Finally, during two unusually long sessions with the military men in the Little Corner (February 28, March 8), Stalin acknowledged reality.10 The regime resolved to be more forceful in standing up to Japan, and admitted that Germany might start a war against the Soviet Union not opportunistically, waiting for Japan to act, but on its own initiative.11 Above all, the PR (Poland-Romania) war plan was displaced by a new GP (Germany-Poland) plan, in which Poland as well as Romania remained enemies, but only as auxiliaries: Nazi Germany eclipsed them.12 Soviet diplomacy, predicated upon disruption of European solidarity and avoidance of commitments, was even slower to turn. Membership in the League of Nations had brought little, and negotiations for the regional security system known as the Eastern Pact were effectively dead, but time and again the politburo instructed the Soviet envoy Vladimir Potyomkin in Paris, “Do not rush ahead and thereby foster the misconception that we need the [Franco-Soviet bilateral alliance] more than the French. We are not as weak as some suggest.”13 By spring 1935, however, Soviet foreign policy more seriously contemplated securing the country against Nazi Germany.14 Stalin both countenanced and exerted a break on that shift, refusing to abandon pursuit of closer economic, and ultimately political, ties with Berlin. At the same time, he wanted the world to recognize that the country he led was a revived great power.
THE HITLER PROBLEM
British officials feared that an arms race would derail its fragile economic recovery, and that another war would no better solve the German problem than had the Great War. Hitler had invited foreign secretary Sir John Simon as well as Lord Privy Seal Anthony Eden to Berlin. On March 7, 1935, three days before the scheduled visit, London published a policy paper urging a sheepishly modest ₤11 million increase in military spending, citing German rearmament and bellicosity. Hitler developed a “cold,” and the visit was put off (“Those ruling England must get used to dealing with us on an equal footing”).15 On March 9, Göring assembled foreign military attachés to announce the existence of a German air force, which was prohibited by Versailles. On March 15, the French National Assembly debated a doubling of army service, from one to two years. Using this as a pretext, the next day, in a further flouting of Versailles, Hitler declared reintroduction of conscription for the Reichswehr—renamed the Wehrmacht—tripling its size to 300,000, which was to rise at some unspecified date to 550,000 (pundits predicted 3 million). Pravda prominently reported Nazi Germany’s actions.16 On March 17, representatives of France, Britain, Italy, and the Soviet Union discussed “protesting” Hitler’s actions at the League, but Britain and France demurred.17 That same day, Heroes’ Memorial Day in Germany, Hitler celebrated the rebirth of the German army in the State Opera House, and afterward staged a review of the Wehrmacht, effectively a military parade, to jubilant crowds.18 Belatedly, the Führer now deigned to receive Simon and Eden after all. The pair, rather than cancel in protest, paid the first visit by British high officials to Hitler as chancellor.

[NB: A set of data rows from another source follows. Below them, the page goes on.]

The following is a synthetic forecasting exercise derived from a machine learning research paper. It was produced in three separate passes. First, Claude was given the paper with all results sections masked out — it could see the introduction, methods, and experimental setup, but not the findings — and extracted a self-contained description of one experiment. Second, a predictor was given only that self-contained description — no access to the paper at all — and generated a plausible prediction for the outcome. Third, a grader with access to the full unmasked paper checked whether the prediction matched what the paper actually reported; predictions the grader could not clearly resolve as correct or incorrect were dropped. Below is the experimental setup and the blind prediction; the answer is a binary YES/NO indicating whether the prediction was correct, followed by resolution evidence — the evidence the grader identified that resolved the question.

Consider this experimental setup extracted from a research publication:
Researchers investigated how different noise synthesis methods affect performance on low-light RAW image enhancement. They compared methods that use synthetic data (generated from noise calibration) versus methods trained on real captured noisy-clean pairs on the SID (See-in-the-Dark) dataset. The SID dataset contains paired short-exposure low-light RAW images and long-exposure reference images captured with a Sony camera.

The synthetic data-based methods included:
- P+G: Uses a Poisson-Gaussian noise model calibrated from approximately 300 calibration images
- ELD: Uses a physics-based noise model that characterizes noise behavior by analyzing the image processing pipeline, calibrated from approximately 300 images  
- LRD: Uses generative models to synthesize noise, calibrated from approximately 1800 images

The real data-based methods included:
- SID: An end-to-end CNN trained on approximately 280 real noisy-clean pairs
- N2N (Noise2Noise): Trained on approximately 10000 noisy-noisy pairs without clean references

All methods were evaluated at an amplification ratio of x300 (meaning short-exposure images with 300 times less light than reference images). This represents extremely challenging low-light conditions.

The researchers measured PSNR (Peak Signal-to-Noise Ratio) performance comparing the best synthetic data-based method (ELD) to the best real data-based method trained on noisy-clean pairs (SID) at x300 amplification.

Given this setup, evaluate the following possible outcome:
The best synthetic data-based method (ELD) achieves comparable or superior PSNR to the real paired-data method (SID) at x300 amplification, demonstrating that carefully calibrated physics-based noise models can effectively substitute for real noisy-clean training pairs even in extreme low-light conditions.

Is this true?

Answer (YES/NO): YES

Hitler met them in the morning and the afternoon on both March 25 and 26, wearing a brown tunic with a red swastika armband, and launched with a monologue on the menace of Bolshevism and Soviet expansionism, insisting that he merely wanted to improve the welfare of the German people, who had been through a bitter fifteen years. He further declaimed that Germany’s exit from the League of Nations had been approved by 94 percent of the people, and that no one in Germany imagined annexing Austria, given the principles of state sovereignty and noninterference. He raised hopes for a bilateral naval pact by accepting that his fleet be limited to no more than 35 percent the size of Britain’s—three times the size of the Versailles restrictions—provided the Soviet Union did not expand its own military even more than it had. He also boasted that he had already achieved air parity with Britain, a falsehood that, when leaked, would set off a storm in London. “He emphasized his words with jerky, energetic gestures of the right hand, sometimes clenching his fist,” Hitler’s interpreter wrote. “He impressed me as a man who advanced his arguments intelligently and skillfully.”19
Hitler parried the Britons’ efforts to draw Germany into any multilateral agreement, such as a pact covering Austria or German readmission to the League of Nations. He noted that he “could give the British ministers the assurance that Germany would never declare war on Russia,” but added that Bolshevik doctrine, political aims, and military capabilities meant that “from Russia there was greater probability of war than from other countries. Moreover, the risks for Russia in a possible war were smaller than those for other powers. Russia could with impunity allow the occupation of great tracts of her territory as large as Germany; she could permit bombardment of great regions; she could therefore wage war without risking destruction.” It was a shrewd lament, and revealed Hitler’s deepest preoccupations.
A skeptical Eden voiced doubts that the Soviet Union would initiate a war. Hitler pronounced himself “firmly convinced that one day cooperation and solidarity would be urgently necessary to defend Europe against the Asiatic and Bolshevik menace.” The Führer thanked his guests and voiced hope that they had understood his efforts to raise his country to equal status with other nations. “The British ministers,” according to their record, avowed that they “would take away very pleasant memories of the kindness and hospitality shown them.”20 In the evening, Hitler, in tails, hosted a banquet and concert at the Chancellery. Press accounts made it hard to discern what, if anything, had transpired. But the mere fact of the visit conveyed British readiness to renegotiate already imposed treaty obligations.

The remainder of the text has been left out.